# Supplied records:

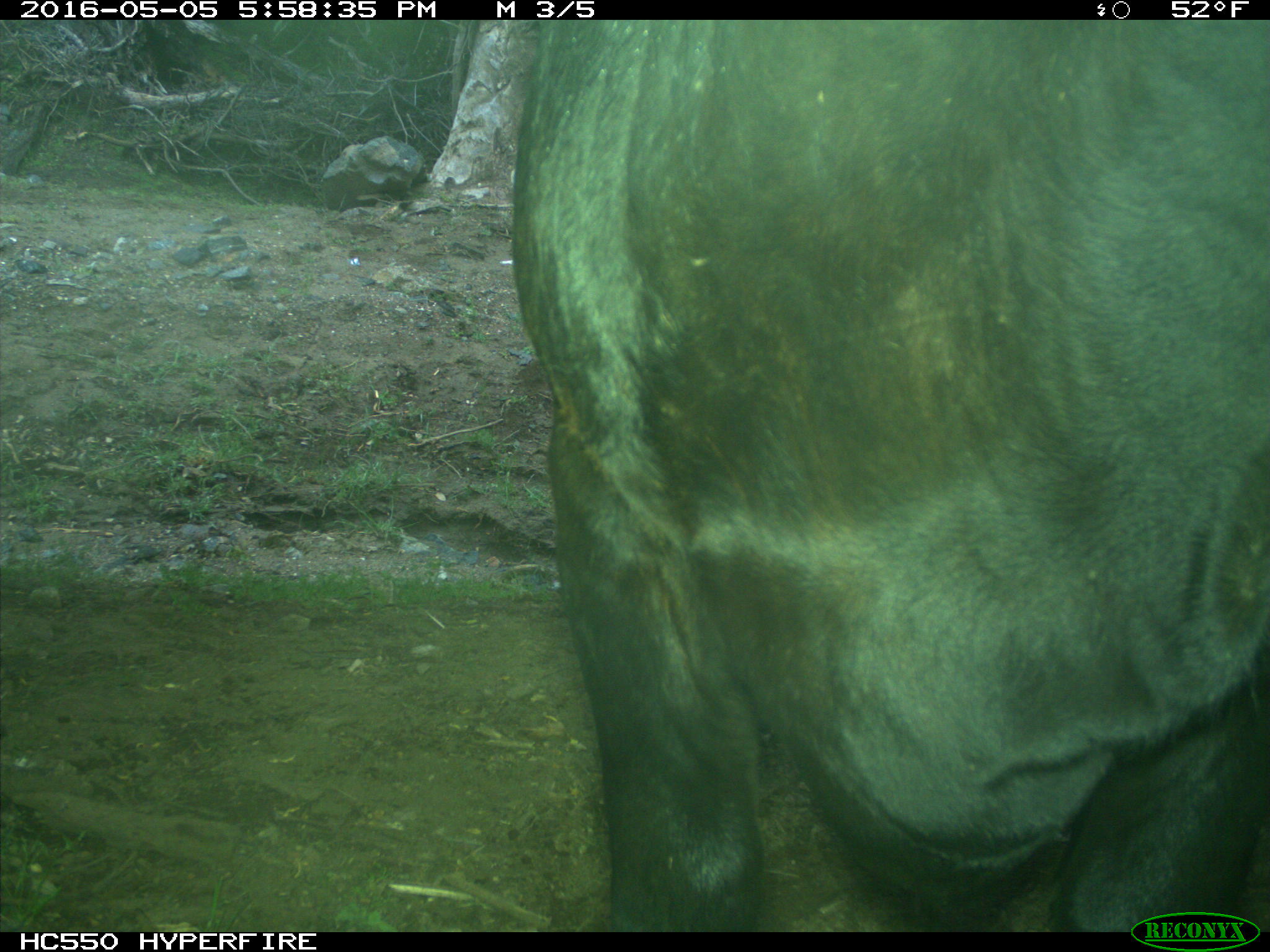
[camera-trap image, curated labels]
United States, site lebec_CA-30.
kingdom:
--
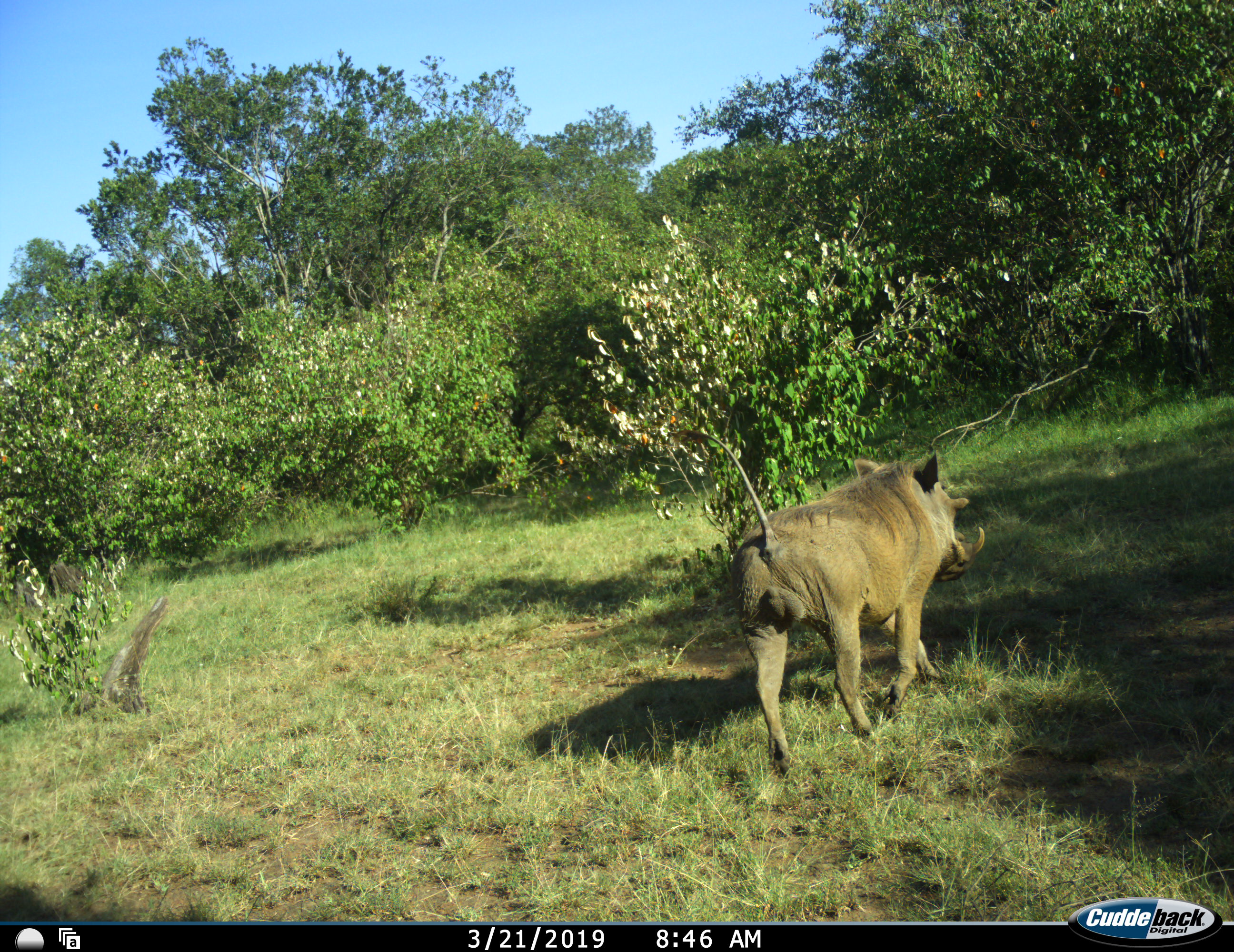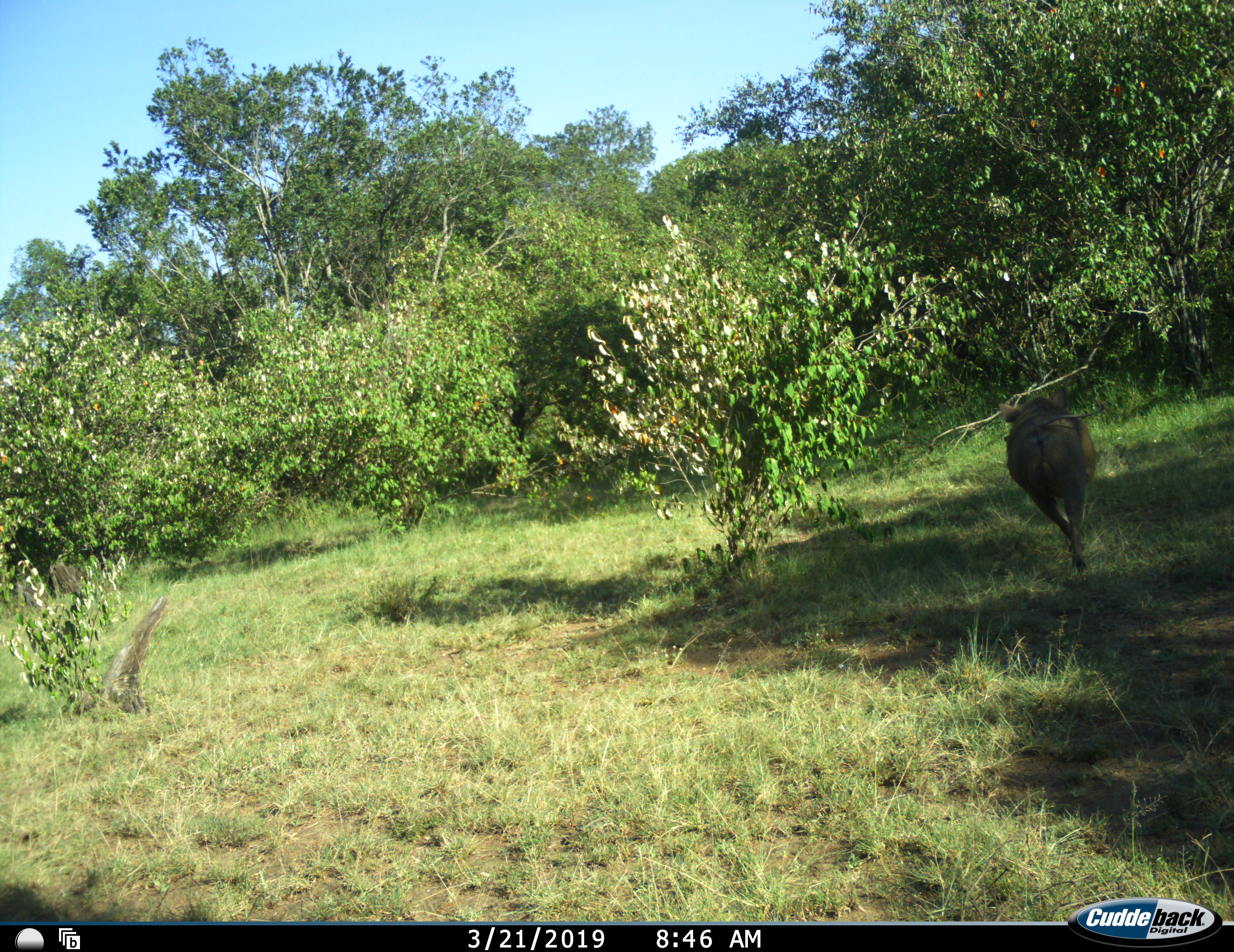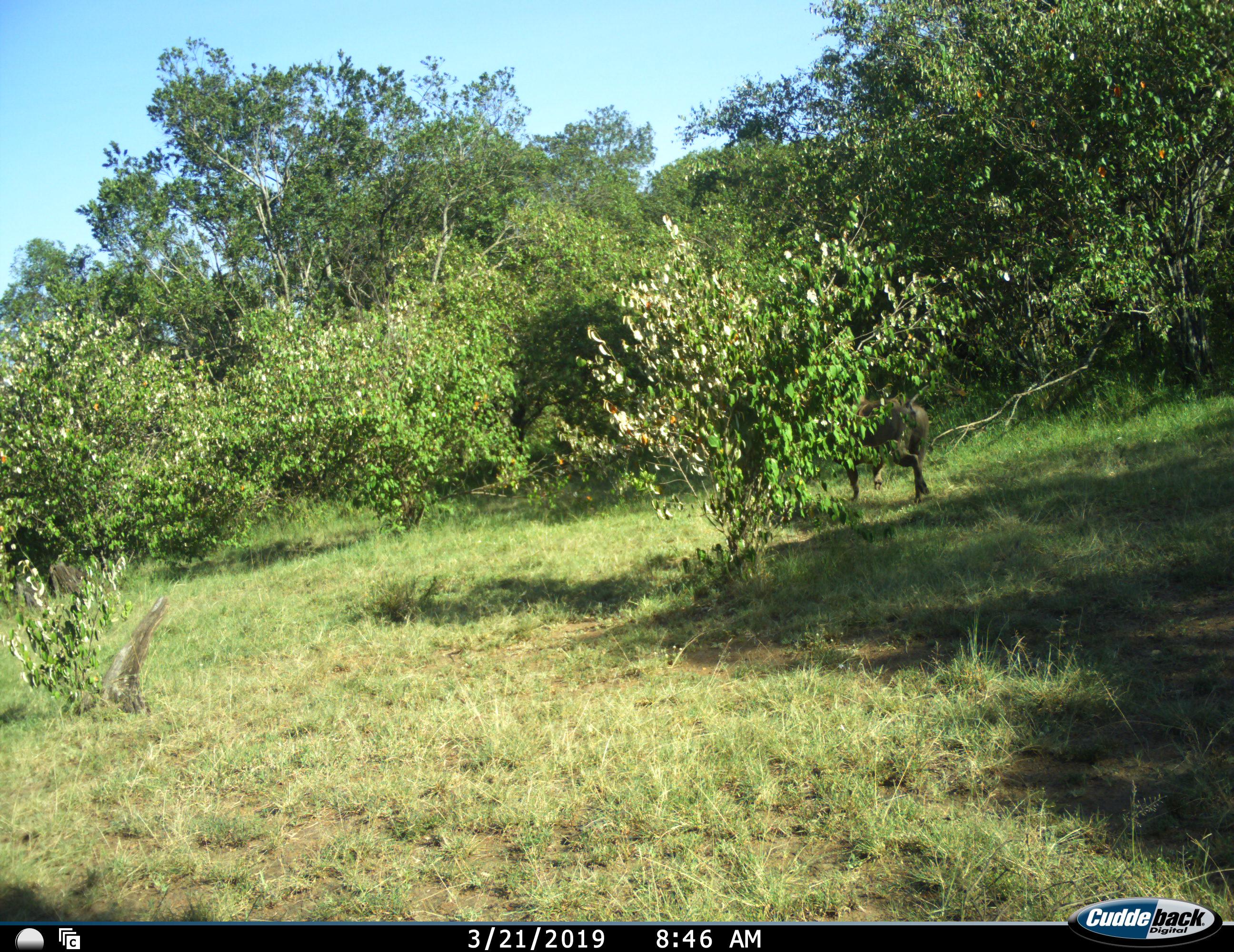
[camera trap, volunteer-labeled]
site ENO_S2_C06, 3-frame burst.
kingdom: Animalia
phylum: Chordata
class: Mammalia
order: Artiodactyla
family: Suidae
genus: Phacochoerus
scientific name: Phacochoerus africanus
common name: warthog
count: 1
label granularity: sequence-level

# Prompt:
Find where the line with "phylum: Chordata" sits in the material above, then copy exactly from it through the line with "label granularity: sequence-level". Add no other line.

# Expected answer:
phylum: Chordata
class: Mammalia
order: Artiodactyla
family: Suidae
genus: Phacochoerus
scientific name: Phacochoerus africanus
common name: warthog
count: 1
label granularity: sequence-level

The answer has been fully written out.